• The request: Rewrite the stretch of the entries that opens with the line containing "In the shown photograph, which of" and closes with the line containing "D) (left=366, top=149, right=410, bottom=212): girl's" as a JSON list of strings, one string per line, skipping blank lines.
━━━
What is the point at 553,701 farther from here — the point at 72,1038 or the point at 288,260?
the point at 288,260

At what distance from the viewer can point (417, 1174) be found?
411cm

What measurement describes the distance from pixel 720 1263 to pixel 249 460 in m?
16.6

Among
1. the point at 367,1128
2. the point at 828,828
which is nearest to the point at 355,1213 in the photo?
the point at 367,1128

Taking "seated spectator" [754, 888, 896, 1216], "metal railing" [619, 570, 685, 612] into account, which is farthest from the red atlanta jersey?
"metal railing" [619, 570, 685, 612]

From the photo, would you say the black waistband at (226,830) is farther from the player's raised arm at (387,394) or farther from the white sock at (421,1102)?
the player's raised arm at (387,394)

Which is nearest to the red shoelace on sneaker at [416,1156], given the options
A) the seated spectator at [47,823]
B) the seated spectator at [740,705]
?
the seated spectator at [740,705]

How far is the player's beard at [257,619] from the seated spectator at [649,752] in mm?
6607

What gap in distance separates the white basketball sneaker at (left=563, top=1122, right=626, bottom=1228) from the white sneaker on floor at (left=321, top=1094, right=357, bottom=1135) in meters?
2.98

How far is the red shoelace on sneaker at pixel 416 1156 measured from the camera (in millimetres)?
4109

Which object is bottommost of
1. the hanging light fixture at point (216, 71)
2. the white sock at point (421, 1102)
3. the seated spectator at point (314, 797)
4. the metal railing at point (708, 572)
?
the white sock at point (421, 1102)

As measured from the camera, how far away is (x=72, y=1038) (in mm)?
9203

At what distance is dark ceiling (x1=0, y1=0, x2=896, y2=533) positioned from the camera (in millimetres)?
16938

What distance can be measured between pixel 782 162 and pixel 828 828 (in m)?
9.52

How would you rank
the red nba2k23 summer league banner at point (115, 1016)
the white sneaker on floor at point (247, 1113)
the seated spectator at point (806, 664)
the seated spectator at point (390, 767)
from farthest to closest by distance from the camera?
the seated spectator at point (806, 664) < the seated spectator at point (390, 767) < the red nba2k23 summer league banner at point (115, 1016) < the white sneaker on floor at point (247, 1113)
━━━
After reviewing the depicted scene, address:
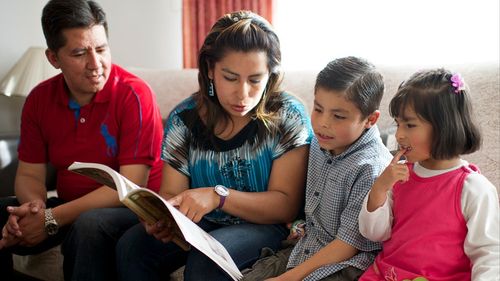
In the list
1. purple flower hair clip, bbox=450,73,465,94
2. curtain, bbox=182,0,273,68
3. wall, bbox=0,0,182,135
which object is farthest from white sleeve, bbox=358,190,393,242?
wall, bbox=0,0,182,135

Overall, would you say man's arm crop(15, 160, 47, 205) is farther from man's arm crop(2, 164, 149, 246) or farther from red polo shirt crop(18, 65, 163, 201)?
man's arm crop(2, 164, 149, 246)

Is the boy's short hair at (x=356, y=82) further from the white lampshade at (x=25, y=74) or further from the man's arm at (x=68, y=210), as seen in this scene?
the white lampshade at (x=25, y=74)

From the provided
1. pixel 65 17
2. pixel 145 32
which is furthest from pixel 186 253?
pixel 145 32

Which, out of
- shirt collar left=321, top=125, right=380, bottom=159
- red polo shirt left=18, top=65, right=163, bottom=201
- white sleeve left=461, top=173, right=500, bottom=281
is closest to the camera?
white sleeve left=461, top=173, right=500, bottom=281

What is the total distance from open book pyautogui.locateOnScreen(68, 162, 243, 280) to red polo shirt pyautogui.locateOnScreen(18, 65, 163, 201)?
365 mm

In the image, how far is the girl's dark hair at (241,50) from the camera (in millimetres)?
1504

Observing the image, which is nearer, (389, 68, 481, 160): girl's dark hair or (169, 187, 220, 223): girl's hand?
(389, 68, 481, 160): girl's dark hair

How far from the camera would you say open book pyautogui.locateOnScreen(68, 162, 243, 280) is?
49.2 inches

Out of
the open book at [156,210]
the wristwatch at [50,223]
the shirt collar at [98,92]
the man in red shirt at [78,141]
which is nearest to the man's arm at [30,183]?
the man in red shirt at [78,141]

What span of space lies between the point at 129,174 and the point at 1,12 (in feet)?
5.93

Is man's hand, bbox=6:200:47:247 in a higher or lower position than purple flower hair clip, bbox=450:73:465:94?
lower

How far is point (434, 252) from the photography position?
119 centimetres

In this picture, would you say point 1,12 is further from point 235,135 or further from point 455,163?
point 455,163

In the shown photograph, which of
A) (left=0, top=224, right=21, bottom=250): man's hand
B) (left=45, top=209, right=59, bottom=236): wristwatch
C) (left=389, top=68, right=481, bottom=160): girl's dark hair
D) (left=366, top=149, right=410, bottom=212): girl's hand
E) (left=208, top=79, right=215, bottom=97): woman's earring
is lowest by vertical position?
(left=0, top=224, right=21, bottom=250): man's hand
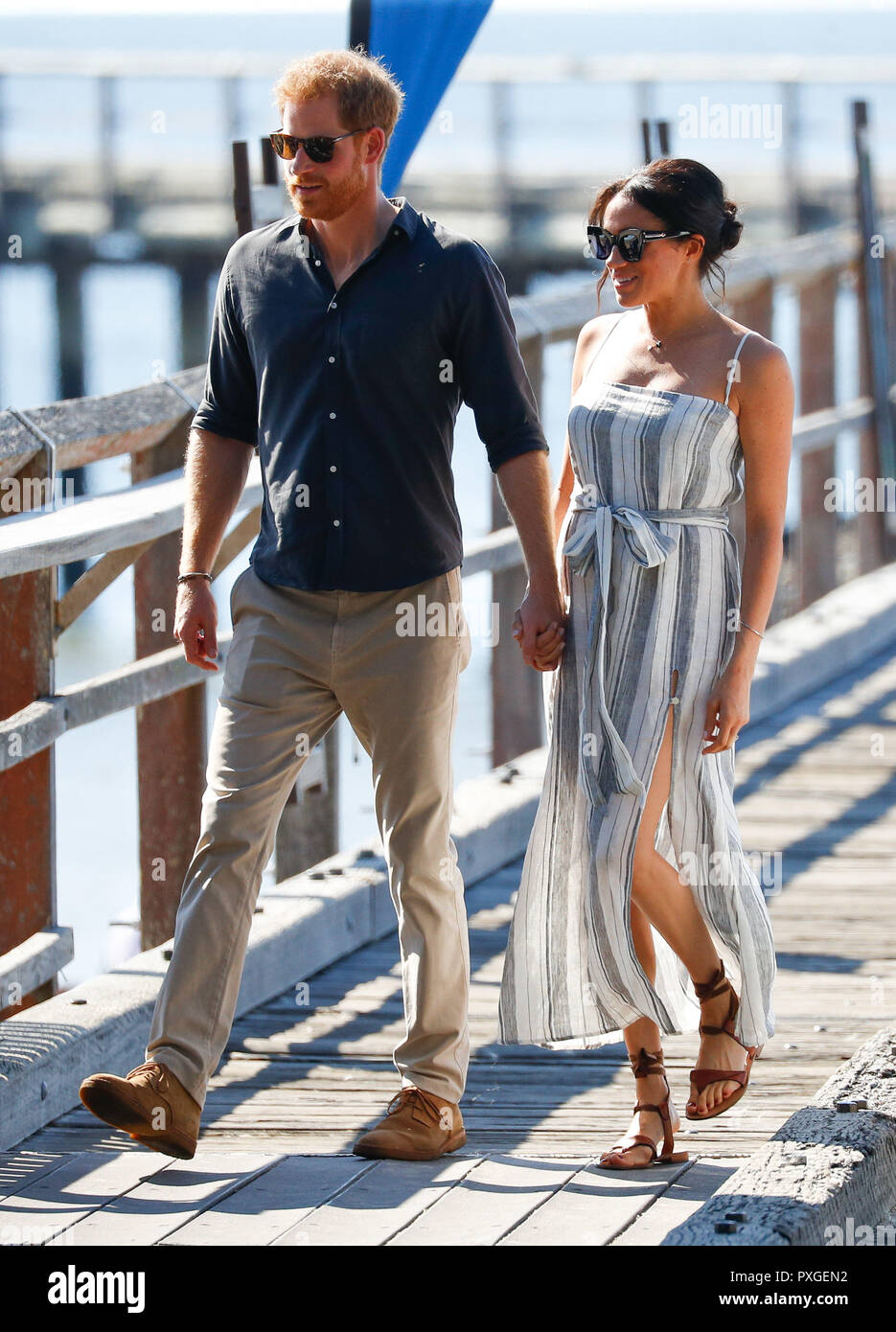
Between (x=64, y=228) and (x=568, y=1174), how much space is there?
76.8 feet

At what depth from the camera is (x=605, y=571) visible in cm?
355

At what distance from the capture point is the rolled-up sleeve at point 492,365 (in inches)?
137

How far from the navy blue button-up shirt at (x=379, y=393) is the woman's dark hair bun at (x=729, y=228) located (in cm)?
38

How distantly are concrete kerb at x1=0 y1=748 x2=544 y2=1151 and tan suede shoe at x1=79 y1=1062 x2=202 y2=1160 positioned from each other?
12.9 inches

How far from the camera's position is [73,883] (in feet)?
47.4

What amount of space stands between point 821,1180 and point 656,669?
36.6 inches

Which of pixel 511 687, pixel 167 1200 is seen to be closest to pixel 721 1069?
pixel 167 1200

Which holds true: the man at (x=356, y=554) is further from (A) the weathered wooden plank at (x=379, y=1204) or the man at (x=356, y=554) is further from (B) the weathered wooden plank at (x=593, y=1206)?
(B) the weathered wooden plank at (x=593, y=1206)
━━━
• Solution for this task:
[
  "In the shown photograph, which of",
  "A) (left=0, top=224, right=21, bottom=250): man's hand",
  "B) (left=45, top=209, right=59, bottom=236): wristwatch",
  "C) (left=389, top=68, right=481, bottom=160): girl's dark hair",
  "D) (left=366, top=149, right=410, bottom=212): girl's hand"
]